Images must not appear in your copy; reproduce every other part of the records exactly.
--- BEGIN ---
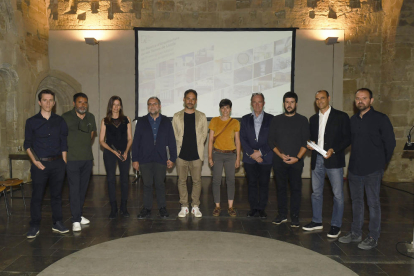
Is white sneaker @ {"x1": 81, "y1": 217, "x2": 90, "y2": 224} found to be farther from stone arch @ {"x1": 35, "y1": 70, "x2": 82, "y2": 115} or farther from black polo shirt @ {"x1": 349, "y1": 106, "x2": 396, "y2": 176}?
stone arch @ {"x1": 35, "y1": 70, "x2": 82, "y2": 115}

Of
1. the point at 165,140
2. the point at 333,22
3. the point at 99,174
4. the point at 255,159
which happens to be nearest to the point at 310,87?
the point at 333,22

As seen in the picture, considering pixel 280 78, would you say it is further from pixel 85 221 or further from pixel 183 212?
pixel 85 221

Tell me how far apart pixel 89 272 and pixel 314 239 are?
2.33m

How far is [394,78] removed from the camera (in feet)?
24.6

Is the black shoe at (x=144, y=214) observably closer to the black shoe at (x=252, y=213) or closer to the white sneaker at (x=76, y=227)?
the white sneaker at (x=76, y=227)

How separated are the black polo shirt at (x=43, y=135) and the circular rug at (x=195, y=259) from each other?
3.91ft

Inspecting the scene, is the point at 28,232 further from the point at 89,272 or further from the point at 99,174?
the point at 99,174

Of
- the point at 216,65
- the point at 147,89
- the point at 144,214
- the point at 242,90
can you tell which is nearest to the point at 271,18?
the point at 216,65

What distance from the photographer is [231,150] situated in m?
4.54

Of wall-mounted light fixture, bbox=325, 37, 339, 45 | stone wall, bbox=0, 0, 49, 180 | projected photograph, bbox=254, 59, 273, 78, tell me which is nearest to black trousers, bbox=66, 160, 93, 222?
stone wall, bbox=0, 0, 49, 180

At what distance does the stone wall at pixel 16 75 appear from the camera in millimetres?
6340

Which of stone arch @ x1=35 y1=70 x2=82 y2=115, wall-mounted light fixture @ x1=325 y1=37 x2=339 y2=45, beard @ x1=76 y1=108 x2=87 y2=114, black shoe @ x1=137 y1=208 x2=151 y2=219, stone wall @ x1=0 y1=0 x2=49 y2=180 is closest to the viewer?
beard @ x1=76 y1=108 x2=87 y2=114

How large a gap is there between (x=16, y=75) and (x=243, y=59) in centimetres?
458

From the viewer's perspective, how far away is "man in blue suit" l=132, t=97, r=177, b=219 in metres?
--- END ---
Finished answer:
Is white sneaker @ {"x1": 81, "y1": 217, "x2": 90, "y2": 224} found to be farther from stone arch @ {"x1": 35, "y1": 70, "x2": 82, "y2": 115} or farther from black polo shirt @ {"x1": 349, "y1": 106, "x2": 396, "y2": 176}?
stone arch @ {"x1": 35, "y1": 70, "x2": 82, "y2": 115}

Of
1. the point at 165,140
2. the point at 333,22
3. the point at 99,174
4. the point at 255,159
which happens to be nearest to the point at 310,87?
the point at 333,22

As seen in the picture, considering pixel 280 78, would you say it is further from pixel 85 221 or further from pixel 183 212?
pixel 85 221

Tell me how far apart pixel 89 272 and pixel 314 239 are?
2.33m

How far is [394,78] removed from the camera (in feet)?
24.6

Is the black shoe at (x=144, y=214) observably closer to the black shoe at (x=252, y=213) or closer to the white sneaker at (x=76, y=227)?
the white sneaker at (x=76, y=227)

How separated are the black polo shirt at (x=43, y=135) and the circular rug at (x=195, y=259) from each other?
3.91ft

Inspecting the scene, is the point at 28,232 further from the point at 89,272 or further from the point at 99,174?
the point at 99,174

Of
- the point at 216,65
- the point at 147,89
- the point at 144,214
- the point at 242,90
can you tell which is nearest to the point at 271,18?
the point at 216,65

What distance from the photographer is [231,150] situated in m?
4.54

Of wall-mounted light fixture, bbox=325, 37, 339, 45 | stone wall, bbox=0, 0, 49, 180 | projected photograph, bbox=254, 59, 273, 78, tell me which is nearest to black trousers, bbox=66, 160, 93, 222?
stone wall, bbox=0, 0, 49, 180

At what distance does the stone wall at pixel 16 75 appear from the camera in millimetres?
6340

Which of stone arch @ x1=35 y1=70 x2=82 y2=115, wall-mounted light fixture @ x1=325 y1=37 x2=339 y2=45, beard @ x1=76 y1=108 x2=87 y2=114, black shoe @ x1=137 y1=208 x2=151 y2=219, stone wall @ x1=0 y1=0 x2=49 y2=180 is closest to the viewer?
beard @ x1=76 y1=108 x2=87 y2=114

How large a gap is there between (x=16, y=75) and (x=243, y=59) in centimetres?
458

From the viewer's perspective, how far away is "man in blue suit" l=132, t=97, r=177, b=219 in metres?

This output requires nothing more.